Because of tungsten's high stability, tungsten slurries must typically rely upon powerful oxidizers. In view of this, strong oxidizers such as halogen oxides have been used or proposed as oxidation agents for tungsten polishing slurries. For example, Streinz et al., in U.S. Pat. No. 5,993,686, disclose oxidizing metal salts, oxidizing metal complexes, nonmetallic oxidizing acids such as peracetic and periodic acids, iron salts such as nitrates, sulfates, EDTA, citrates, potassium ferricyanide, hydrogen peroxide, potassium dichromate, potassium iodate, potassium bromate, vanadium trioxide and the like, aluminum salts, sodium salts, potassium salts, ammonium salts, quaternary ammonium salts, phosphonium salts, or other cationic salts of peroxides, chlorates, perchlorates, nitrates, permanganates, persulfates and mixtures thereof. Similarly, Mravic et al., in WO 99/67056, disclose the use of hydrogen peroxide, potassium ferricyanide, potassium dichromate, potassium iodate, potassium bromate, vanadium trioxide, hypochlorous acid, sodium hypochlorite, potassium hypochlorite, calcium hypochlorite, magnesium hypochlorite, ferric nitrate and mixtures thereof.

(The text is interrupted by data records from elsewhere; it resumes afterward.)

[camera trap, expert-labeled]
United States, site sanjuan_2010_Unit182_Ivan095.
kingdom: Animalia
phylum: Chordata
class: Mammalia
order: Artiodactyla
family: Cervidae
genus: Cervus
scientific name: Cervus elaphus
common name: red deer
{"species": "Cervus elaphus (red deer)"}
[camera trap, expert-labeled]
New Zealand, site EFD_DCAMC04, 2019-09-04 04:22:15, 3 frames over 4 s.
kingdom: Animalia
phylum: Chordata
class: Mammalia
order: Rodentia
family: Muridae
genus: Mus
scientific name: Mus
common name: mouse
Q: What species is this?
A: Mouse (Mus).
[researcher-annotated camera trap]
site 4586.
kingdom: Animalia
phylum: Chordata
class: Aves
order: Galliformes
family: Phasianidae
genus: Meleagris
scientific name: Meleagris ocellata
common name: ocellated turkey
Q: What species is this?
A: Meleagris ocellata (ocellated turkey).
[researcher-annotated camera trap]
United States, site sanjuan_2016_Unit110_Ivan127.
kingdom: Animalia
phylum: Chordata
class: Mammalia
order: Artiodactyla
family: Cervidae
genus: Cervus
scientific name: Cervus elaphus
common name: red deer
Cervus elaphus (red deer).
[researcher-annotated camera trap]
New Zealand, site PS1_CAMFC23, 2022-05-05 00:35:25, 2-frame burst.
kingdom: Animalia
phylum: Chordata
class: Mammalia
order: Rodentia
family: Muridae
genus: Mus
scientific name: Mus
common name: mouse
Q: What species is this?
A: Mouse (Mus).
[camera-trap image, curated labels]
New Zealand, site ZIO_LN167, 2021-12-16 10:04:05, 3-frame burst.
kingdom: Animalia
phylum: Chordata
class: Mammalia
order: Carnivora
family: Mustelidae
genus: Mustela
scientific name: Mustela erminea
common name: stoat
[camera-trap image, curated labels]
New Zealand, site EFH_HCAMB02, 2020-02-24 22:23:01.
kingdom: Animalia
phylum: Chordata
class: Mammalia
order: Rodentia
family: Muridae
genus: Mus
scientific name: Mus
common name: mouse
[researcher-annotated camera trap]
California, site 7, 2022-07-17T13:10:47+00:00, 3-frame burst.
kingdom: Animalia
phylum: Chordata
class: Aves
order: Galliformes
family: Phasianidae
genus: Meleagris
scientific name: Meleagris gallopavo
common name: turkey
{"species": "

These oxidizers such as, halo-oxides chemically react with the substrate surface to form a metal oxide. Then slurry abrasive from the CMP process removes the inhibited tungsten oxide from the surface of the substrate. In this manner, the CMP process removes material from the substrate and planarizes its surface.
Iodate-containing slurries used in tungsten CMP have the ability to inhibit the static etching process. Unfortunately, although iodate-based slurries succeed in inhibiting static etching, they also have the following undesirable properties: 1) requiring aggressive alumina particles to remove the tungsten oxide that can result in scratching; 2) requiring appropriate equipment for iodine removal in accordance with established environmental regulations; and 3) contact of the slurry with polishing equipment results in the equipment turning an undesirable brownish-yellow color.
In U.S. Pat. No. 5,958,288, Mueller et al. conclude that iron-containing oxidizers, such as ferric nitrate, can act as a catalyst to promote tungsten removal when iron is present in an amount less than 3,000 ppm. The problem with these slurries is that tungsten static etching is a common side effect. After the CMP process, the metal polishing slurry that remains on the surface of the substrate continues to etch the substrate. Sometimes, static etch has beneficial consequences for some semiconductor integration schemes. But in most instances, minimizing static etch improves semiconductor performance. In addition, static etch may also contribute to surface defects such as pitting and key-holing. These surface defects significantly affect the final properties of the semiconductor device and hamper its usefulness.
Grumbine et al., in U.S. Pat. No. 6,083,419, disclose the use of nitrogen containing oxidizer to control static etch. Unfortunately, as far as known, these compounds have only a limited impact upon static etch rates. At present there is an ongoing need for a tungsten polishing slurry that has both a rapid tungsten removal rate and limited static etch. In addition, there is a need for a polishing slurry that also eliminates the scratching, environmental and cosmetic issues associated with iodate-containing slurries.